A retrospective review of patients undergoing open (open CS) or minimally invasive component separation (MICS) technique between October 2008 and February 2011 was performed.  Multiple patient-related variables were compared including age, gender, BMI, wound classification, maximum transverse defect width, and previous ventral hernia repairs.  Outcome variables were also evaluated and included hernia recurrence, and wound complications.

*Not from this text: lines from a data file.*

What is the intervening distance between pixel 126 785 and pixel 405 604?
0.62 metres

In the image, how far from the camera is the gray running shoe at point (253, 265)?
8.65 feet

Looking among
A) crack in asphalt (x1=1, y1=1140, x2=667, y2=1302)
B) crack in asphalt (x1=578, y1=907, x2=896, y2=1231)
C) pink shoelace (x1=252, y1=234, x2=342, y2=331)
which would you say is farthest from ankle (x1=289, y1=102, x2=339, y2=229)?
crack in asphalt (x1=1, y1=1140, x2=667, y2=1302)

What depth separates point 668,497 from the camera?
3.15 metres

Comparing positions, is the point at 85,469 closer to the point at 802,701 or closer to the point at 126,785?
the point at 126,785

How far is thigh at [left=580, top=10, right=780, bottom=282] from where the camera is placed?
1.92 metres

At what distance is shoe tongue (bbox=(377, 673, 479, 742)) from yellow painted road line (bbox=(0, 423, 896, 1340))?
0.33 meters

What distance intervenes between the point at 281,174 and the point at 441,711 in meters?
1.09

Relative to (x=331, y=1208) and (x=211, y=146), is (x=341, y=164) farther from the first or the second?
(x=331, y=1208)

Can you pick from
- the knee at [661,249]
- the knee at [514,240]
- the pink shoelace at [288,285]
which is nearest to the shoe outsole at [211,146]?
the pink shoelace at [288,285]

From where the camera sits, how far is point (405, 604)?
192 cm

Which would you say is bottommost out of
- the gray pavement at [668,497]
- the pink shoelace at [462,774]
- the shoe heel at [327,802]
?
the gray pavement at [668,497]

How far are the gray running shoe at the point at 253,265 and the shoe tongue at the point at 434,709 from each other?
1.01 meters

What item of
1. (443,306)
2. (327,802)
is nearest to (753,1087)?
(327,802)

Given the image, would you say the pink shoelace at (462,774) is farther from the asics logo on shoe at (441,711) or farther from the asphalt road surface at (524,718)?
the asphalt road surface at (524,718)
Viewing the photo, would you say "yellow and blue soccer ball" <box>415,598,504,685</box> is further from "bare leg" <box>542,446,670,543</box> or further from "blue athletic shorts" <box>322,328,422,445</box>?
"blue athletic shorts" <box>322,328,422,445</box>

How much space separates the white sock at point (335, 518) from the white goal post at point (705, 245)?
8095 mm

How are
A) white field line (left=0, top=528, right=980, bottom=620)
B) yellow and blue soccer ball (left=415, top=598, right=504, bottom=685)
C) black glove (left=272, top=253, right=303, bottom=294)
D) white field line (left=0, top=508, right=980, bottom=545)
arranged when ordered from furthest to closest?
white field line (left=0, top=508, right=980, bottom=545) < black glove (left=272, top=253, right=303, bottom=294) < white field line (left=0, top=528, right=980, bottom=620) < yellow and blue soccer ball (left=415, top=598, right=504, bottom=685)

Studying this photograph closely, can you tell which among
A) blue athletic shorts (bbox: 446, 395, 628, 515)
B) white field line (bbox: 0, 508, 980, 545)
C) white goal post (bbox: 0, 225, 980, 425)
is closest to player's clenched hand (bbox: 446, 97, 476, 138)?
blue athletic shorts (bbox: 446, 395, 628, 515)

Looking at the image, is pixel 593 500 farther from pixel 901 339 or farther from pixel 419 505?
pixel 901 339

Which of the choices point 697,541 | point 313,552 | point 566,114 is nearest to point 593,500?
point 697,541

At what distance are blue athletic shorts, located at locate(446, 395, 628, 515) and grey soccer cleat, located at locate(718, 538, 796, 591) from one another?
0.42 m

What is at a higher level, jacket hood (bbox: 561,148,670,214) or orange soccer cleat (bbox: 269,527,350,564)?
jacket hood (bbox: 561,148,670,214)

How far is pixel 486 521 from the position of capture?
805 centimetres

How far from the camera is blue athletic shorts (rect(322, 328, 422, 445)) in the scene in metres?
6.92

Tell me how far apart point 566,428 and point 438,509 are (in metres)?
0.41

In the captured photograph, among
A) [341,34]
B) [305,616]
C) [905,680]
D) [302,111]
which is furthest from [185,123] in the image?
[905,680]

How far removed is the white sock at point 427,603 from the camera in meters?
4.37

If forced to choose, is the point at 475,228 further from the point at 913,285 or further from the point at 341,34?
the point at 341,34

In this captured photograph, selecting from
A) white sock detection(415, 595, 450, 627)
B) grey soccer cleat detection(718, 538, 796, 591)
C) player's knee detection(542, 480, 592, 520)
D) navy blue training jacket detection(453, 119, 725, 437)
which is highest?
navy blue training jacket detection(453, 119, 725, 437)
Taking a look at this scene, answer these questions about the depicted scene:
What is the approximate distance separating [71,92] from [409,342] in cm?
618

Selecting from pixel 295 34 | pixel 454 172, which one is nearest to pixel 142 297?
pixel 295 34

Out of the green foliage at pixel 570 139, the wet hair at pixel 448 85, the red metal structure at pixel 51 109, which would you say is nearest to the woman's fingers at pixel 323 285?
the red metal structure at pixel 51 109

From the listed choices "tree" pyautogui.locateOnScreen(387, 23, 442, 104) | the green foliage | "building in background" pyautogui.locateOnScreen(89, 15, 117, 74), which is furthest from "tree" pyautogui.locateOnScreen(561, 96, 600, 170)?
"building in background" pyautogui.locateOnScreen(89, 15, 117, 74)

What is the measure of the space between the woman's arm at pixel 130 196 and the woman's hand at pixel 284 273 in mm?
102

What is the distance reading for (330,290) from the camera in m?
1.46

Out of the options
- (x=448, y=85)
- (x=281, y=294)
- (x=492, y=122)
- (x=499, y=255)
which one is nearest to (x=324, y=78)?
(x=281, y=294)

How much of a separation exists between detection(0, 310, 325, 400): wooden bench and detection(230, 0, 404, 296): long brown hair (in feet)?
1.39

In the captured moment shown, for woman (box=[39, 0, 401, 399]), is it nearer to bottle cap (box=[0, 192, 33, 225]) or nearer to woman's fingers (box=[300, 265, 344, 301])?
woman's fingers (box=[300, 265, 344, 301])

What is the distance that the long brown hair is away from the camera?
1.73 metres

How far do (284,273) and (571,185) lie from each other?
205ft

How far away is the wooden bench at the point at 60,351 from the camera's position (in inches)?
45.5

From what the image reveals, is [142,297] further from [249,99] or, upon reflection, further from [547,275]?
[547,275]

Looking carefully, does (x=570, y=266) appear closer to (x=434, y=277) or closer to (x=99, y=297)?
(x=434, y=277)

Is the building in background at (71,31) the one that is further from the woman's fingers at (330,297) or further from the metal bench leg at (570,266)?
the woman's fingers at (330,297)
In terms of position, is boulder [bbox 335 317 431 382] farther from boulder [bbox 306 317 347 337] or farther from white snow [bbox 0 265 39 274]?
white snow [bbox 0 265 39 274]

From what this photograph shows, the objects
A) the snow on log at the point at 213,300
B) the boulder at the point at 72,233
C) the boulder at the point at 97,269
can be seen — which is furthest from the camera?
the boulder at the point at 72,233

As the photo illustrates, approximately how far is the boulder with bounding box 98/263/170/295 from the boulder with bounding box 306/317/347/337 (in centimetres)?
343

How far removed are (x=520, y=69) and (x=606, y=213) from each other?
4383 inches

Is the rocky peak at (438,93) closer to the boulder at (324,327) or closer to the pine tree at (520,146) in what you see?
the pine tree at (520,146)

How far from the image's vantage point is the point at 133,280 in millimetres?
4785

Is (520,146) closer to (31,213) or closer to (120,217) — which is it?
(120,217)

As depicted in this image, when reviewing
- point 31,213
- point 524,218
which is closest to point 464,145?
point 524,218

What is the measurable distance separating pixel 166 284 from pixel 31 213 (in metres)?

EXPERIENCE/SUMMARY OF RESULTS

Twenty consecutive patient that underwent open CS repair and twenty consecutive patients that underwent MICS repair were identified.  The average age was 45.6 in the patients undergoing open CS repair, and 44.5 in the patients undergoing MICS repair.  The average BMI was 31.4 kg/m2 in patients undergoing open CS repair and 29.3 kg/m2 in patients undergoing MICS repair.  The average transverse defect width was 12.1 cm for the open CS group and 10.7 cm in the MICS group.  The open CS group had an average of 1.9 previous ventral hernia repairs, whereas the MICS group had an average of 1.7 prior repairs.  The recurrence rate was 5% (1 patient) for the open CS group, whereas the MICS repair group had no recurrences.  Wound complications were observed in 45% (9 patients) of the open CS technique patients and in 10% (2 patients) of the MICS technique patients.  The mean follow-up of all patients was 16 months (range, 12-34 months).

CONCLUSIONS

In our experience, the subset of patients in which an open CS was performed demonstrated similar patient demographics as patients in which MICS repair was performed.  The rate of recurrence was similar at short-term follow-up; however the rate of wound complications was significantly higher in the open CS repair group.